Exercise directions: Leaving out the pictures, retype all the material exactly.
— START OF Supplied entries —
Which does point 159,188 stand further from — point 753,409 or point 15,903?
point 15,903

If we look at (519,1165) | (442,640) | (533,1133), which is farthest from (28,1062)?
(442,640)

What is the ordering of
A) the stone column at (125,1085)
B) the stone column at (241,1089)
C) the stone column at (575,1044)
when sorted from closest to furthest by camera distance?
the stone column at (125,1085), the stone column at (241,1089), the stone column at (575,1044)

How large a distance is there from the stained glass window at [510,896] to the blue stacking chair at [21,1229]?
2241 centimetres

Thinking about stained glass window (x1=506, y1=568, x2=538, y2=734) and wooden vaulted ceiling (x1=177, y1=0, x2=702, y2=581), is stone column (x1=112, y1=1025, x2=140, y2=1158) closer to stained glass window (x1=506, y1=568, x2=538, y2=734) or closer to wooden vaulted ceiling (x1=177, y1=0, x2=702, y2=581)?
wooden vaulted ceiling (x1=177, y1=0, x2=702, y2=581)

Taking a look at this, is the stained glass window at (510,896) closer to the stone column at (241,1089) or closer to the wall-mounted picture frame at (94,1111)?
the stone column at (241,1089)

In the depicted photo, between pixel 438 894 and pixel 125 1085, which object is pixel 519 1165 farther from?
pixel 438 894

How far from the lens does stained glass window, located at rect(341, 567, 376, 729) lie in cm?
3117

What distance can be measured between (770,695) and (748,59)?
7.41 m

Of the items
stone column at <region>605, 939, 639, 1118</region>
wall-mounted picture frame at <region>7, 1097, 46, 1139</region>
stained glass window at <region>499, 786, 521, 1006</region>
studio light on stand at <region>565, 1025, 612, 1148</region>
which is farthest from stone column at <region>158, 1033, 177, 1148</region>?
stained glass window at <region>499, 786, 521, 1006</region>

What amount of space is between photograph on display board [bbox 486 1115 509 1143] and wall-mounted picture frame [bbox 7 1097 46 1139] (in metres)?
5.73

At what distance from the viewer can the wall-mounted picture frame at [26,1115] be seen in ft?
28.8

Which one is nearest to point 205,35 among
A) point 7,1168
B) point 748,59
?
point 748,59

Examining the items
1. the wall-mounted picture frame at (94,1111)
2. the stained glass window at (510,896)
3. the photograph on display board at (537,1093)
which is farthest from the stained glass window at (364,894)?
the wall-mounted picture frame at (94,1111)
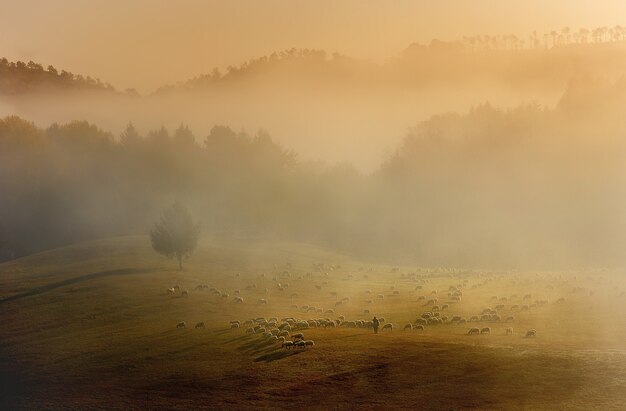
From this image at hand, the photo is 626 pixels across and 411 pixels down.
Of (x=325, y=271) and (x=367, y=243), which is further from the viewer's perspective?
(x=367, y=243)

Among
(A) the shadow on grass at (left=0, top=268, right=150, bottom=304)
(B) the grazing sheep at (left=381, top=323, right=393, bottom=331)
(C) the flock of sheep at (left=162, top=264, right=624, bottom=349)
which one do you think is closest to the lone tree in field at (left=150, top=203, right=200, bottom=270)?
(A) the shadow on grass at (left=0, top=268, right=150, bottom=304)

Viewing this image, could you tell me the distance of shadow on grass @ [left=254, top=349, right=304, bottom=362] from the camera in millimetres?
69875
— END OF Supplied entries —
Task solution:
Which does point 159,188 stand further from — point 753,409 or point 15,903?
point 15,903

If we look at (519,1165) | (442,640) | (533,1133), which is farthest from (28,1062)?
(442,640)

What is the ordering of
A) the stone column at (125,1085)
B) the stone column at (241,1089)
C) the stone column at (575,1044)
when sorted from closest to furthest by camera distance?
the stone column at (125,1085), the stone column at (241,1089), the stone column at (575,1044)

How large a distance is there from the stained glass window at [510,896] to the blue stacking chair at [21,1229]?
2241 centimetres

Thinking about stained glass window (x1=506, y1=568, x2=538, y2=734) and wooden vaulted ceiling (x1=177, y1=0, x2=702, y2=581), is stone column (x1=112, y1=1025, x2=140, y2=1158) closer to stained glass window (x1=506, y1=568, x2=538, y2=734) or closer to wooden vaulted ceiling (x1=177, y1=0, x2=702, y2=581)?
wooden vaulted ceiling (x1=177, y1=0, x2=702, y2=581)

Taking a look at this, is the stained glass window at (510,896) closer to the stone column at (241,1089) or closer to the wall-mounted picture frame at (94,1111)?
the stone column at (241,1089)

In the depicted photo, between pixel 438 894 and pixel 125 1085, which object is pixel 519 1165 farther from?
pixel 438 894

How far from the lens does stained glass window, located at rect(341, 567, 376, 729) lie in cm?
3117

What distance can be measured between (770,695) and (748,59)?
7.41 m

Of the items
stone column at <region>605, 939, 639, 1118</region>
wall-mounted picture frame at <region>7, 1097, 46, 1139</region>
stained glass window at <region>499, 786, 521, 1006</region>
studio light on stand at <region>565, 1025, 612, 1148</region>
which is farthest from stone column at <region>158, 1033, 177, 1148</region>?
stained glass window at <region>499, 786, 521, 1006</region>

What amount of space is between photograph on display board [bbox 486 1115 509 1143] and wall-mounted picture frame [bbox 7 1097 46 1139] (in metres)?
5.73

At what distance from the viewer can the wall-mounted picture frame at [26,1115] be seen in ft?
28.8

Which one is nearest to point 205,35 among
A) point 7,1168
B) point 748,59
?
point 748,59

Examining the items
1. the wall-mounted picture frame at (94,1111)
2. the stained glass window at (510,896)
3. the photograph on display board at (537,1093)
which is farthest from the stained glass window at (364,894)?
the wall-mounted picture frame at (94,1111)
From this image at hand, the photo is 626 pixels across and 411 pixels down.
Of (x=325, y=271) and (x=367, y=243), which is further from the viewer's perspective?
(x=367, y=243)

Among
(A) the shadow on grass at (left=0, top=268, right=150, bottom=304)
(B) the grazing sheep at (left=381, top=323, right=393, bottom=331)
(C) the flock of sheep at (left=162, top=264, right=624, bottom=349)
which one do you think is closest to the lone tree in field at (left=150, top=203, right=200, bottom=270)?
(A) the shadow on grass at (left=0, top=268, right=150, bottom=304)

Viewing this image, could you tell me the distance of shadow on grass @ [left=254, top=349, right=304, bottom=362] from the camera in millimetres?
69875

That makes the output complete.